Co należy zrobić: Przekształć wszystkie poniższe wiersze w listę numerowaną i pomiń puste linie.

──────── Dostarczony materiał ────────

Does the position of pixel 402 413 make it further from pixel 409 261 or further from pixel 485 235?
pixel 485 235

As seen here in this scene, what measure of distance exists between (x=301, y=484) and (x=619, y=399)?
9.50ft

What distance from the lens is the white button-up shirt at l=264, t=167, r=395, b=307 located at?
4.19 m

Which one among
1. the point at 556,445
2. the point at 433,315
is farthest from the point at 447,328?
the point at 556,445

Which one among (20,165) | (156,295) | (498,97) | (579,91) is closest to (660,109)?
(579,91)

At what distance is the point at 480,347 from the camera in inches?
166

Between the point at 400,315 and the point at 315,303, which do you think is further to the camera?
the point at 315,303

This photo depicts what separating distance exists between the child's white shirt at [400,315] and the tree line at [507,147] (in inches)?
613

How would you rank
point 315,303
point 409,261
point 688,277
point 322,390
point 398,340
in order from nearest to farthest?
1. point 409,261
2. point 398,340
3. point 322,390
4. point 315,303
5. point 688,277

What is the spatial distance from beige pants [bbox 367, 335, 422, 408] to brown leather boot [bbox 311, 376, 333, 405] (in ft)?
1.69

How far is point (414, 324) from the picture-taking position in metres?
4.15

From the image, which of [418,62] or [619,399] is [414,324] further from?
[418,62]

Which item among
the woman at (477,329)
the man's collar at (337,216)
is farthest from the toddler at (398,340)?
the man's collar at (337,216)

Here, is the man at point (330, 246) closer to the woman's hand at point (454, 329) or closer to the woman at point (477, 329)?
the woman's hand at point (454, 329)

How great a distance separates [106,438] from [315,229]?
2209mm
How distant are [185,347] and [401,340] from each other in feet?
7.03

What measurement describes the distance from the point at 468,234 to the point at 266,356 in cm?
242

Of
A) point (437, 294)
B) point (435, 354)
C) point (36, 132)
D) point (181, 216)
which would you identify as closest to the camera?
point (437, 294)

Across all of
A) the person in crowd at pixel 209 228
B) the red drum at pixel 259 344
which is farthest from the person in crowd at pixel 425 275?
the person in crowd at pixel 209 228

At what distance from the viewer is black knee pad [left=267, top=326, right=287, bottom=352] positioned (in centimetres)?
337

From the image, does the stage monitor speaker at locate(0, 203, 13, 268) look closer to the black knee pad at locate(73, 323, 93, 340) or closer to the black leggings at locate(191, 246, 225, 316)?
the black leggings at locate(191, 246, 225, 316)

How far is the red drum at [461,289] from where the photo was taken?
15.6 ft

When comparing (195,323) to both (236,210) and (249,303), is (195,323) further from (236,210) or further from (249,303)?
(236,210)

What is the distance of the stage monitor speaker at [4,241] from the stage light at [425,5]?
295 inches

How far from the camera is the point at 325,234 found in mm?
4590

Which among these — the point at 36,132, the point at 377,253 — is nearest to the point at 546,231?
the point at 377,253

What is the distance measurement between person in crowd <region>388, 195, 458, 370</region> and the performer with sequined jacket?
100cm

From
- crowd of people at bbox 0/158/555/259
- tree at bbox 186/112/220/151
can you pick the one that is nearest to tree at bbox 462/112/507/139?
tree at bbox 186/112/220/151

────────

Pełna odpowiedź:
1. Does the position of pixel 402 413 make it further from pixel 409 261 or further from pixel 485 235?
2. pixel 485 235
3. As seen here in this scene, what measure of distance exists between (x=301, y=484) and (x=619, y=399)?
4. 9.50ft
5. What distance from the lens is the white button-up shirt at l=264, t=167, r=395, b=307 located at?
6. 4.19 m
7. Which one among
8. 1. the point at 556,445
9. 2. the point at 433,315
10. is farthest from the point at 447,328?
11. the point at 556,445
12. Which one among (20,165) | (156,295) | (498,97) | (579,91) is closest to (660,109)?
13. (579,91)
14. At what distance is the point at 480,347 from the camera in inches?
15. 166
16. Between the point at 400,315 and the point at 315,303, which do you think is further to the camera?
17. the point at 315,303
18. This photo depicts what separating distance exists between the child's white shirt at [400,315] and the tree line at [507,147] (in inches)?
19. 613
20. How would you rank
21. point 315,303
22. point 409,261
23. point 688,277
24. point 322,390
25. point 398,340
26. in order from nearest to farthest?
27. 1. point 409,261
28. 2. point 398,340
29. 3. point 322,390
30. 4. point 315,303
31. 5. point 688,277
32. What is the spatial distance from beige pants [bbox 367, 335, 422, 408] to brown leather boot [bbox 311, 376, 333, 405] (in ft)?
33. 1.69
34. How far is point (414, 324) from the picture-taking position in metres?
35. 4.15
36. From the image, which of [418,62] or [619,399] is [414,324] further from?
37. [418,62]
38. Which item among
39. the woman at (477,329)
40. the man's collar at (337,216)
41. is farthest from the toddler at (398,340)?
42. the man's collar at (337,216)
43. Here, is the man at point (330, 246) closer to the woman's hand at point (454, 329) or closer to the woman at point (477, 329)?
44. the woman's hand at point (454, 329)
45. How great a distance separates [106,438] from [315,229]?
46. 2209mm
47. How distant are [185,347] and [401,340] from each other in feet?
48. 7.03
49. What measurement describes the distance from the point at 468,234 to the point at 266,356 in cm?
50. 242
51. Of
52. A) point (437, 294)
53. B) point (435, 354)
54. C) point (36, 132)
55. D) point (181, 216)
56. which would you identify as closest to the camera?
57. point (437, 294)
58. Across all of
59. A) the person in crowd at pixel 209 228
60. B) the red drum at pixel 259 344
61. which is farthest from the person in crowd at pixel 425 275?
62. the person in crowd at pixel 209 228
63. At what distance from the viewer is black knee pad [left=267, top=326, right=287, bottom=352] positioned (in centimetres)?
64. 337
65. From the image, does the stage monitor speaker at locate(0, 203, 13, 268) look closer to the black knee pad at locate(73, 323, 93, 340) or closer to the black leggings at locate(191, 246, 225, 316)?
66. the black leggings at locate(191, 246, 225, 316)
67. How far is the red drum at [461,289] from where the photo was taken?
68. 15.6 ft
69. When comparing (195,323) to both (236,210) and (249,303), is (195,323) further from (236,210) or further from (249,303)?
70. (236,210)
71. What is the distance of the stage monitor speaker at [4,241] from the stage light at [425,5]?
72. 295 inches
73. How far from the camera is the point at 325,234 found in mm?
74. 4590
75. Which among these — the point at 36,132, the point at 377,253 — is nearest to the point at 546,231?
76. the point at 377,253
77. What is the distance measurement between person in crowd <region>388, 195, 458, 370</region> and the performer with sequined jacket?
78. 100cm
79. From
80. - crowd of people at bbox 0/158/555/259
81. - tree at bbox 186/112/220/151
82. can you pick the one that is nearest to tree at bbox 462/112/507/139?
83. tree at bbox 186/112/220/151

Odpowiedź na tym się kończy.